Unfortunately, some companies artificially separate their businesses in order to avoid tax. It means that HMRC may suspect your motives unless you have a good reason for splitting the business.
What do HMRC consider to be an artificially separated company?
HMRC are likely to suspect artificial separation when the businesses still share financial, organisational and economic links.
Both businesses use the same bank account.
A common business profit, or financial interest that benefits both businesses.
Financial dependency on one another.
Common employees and/or managers between the businesses.
Operating from the same offices
HMRC will challenge a business which satisfies one point from each section, though more points means a stronger case.

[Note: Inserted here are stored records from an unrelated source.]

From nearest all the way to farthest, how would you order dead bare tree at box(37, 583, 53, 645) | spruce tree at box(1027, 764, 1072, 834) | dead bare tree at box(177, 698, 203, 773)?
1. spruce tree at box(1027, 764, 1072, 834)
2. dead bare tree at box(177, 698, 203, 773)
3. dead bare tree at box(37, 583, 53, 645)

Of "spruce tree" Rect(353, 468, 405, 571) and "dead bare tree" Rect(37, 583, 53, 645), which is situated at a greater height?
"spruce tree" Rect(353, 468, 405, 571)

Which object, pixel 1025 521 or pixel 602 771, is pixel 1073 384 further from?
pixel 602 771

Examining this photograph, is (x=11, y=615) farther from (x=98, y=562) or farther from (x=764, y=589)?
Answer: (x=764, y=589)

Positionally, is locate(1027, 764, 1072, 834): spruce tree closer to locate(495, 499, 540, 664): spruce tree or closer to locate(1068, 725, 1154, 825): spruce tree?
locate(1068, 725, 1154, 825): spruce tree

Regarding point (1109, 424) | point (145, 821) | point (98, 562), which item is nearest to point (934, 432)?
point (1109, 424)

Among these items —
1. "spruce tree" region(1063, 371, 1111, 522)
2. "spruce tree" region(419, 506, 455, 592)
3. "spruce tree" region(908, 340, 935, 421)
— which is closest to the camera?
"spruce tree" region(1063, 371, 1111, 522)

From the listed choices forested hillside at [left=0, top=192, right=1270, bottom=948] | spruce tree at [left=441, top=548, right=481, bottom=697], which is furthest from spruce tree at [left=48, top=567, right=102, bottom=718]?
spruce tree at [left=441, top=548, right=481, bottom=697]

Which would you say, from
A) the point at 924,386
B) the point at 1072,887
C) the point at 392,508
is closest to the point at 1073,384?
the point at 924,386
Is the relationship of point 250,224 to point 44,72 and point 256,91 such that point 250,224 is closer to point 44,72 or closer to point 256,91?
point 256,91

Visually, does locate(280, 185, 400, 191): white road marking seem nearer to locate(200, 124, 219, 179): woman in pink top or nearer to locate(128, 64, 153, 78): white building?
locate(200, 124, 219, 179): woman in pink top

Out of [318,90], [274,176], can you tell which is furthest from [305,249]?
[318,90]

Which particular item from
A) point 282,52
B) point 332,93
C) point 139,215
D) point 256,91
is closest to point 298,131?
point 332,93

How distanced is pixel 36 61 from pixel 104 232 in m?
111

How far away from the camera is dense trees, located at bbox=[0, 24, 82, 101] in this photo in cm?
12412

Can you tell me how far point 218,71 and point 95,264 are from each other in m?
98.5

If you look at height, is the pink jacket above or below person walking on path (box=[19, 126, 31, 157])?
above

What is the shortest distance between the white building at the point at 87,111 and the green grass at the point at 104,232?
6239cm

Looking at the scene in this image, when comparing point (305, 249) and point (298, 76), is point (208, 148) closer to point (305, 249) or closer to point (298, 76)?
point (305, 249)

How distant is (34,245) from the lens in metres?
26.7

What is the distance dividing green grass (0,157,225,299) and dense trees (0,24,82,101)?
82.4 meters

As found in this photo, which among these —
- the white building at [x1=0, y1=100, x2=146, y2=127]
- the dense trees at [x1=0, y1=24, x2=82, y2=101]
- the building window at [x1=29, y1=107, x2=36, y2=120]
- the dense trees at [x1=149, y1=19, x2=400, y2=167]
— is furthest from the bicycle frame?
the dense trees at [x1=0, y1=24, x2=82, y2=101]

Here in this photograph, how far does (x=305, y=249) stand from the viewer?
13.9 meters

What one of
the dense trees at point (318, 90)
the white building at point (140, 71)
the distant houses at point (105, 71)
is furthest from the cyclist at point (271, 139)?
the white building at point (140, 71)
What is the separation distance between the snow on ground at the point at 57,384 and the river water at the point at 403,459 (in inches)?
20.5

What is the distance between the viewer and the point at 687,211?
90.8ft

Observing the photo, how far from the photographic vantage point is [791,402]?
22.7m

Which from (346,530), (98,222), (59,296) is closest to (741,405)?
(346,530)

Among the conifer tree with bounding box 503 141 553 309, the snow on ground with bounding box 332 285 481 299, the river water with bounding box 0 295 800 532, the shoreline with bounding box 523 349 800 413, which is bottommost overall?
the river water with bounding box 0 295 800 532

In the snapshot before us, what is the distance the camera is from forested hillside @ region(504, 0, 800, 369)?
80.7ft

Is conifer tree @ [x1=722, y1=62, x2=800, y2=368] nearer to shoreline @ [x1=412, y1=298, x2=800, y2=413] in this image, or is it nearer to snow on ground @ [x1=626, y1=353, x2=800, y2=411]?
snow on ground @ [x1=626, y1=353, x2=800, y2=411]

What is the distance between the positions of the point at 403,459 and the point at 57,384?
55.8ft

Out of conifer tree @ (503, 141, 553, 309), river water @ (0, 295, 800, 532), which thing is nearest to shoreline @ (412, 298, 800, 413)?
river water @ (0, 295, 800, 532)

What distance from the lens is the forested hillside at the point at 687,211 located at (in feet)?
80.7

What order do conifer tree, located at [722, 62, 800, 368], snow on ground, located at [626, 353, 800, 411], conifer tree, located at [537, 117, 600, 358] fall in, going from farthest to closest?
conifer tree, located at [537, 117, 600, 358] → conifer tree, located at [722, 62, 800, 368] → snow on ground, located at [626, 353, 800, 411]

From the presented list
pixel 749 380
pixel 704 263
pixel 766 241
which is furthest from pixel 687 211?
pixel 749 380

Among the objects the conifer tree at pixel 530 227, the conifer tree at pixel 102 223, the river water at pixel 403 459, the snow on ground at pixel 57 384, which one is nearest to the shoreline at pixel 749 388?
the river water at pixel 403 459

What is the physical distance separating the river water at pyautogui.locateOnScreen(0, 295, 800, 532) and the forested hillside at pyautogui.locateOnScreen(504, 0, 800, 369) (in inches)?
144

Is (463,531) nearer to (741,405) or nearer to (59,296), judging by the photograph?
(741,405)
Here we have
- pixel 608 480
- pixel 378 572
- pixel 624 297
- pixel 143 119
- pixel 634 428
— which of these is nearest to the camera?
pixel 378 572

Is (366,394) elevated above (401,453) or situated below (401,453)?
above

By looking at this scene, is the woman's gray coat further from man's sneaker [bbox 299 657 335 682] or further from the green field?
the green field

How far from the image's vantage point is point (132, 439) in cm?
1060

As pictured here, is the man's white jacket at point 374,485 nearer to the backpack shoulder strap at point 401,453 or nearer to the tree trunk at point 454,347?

Other factors which HMRC consider in artificial separations
HMRC will also look at instances where:
the businesses are split, but still operate under the appearance of being a single business.
the same person controls a number of businesses which make the same type of supply, and the businesses supply both VAT registered and unregistered customers.
How to ensure that your businesses aren’t artificially separated
If you operate multiple businesses separately it’s important that this is for legitimate reasons, and you can demonstrate their independence from one another. You may need to prove that the reason for their separation is solely commercial.
You can do this by making sure the companies have separate business bank accounts, individually recorded invoices, and separate accounts at year end. You’ll need to file these separately!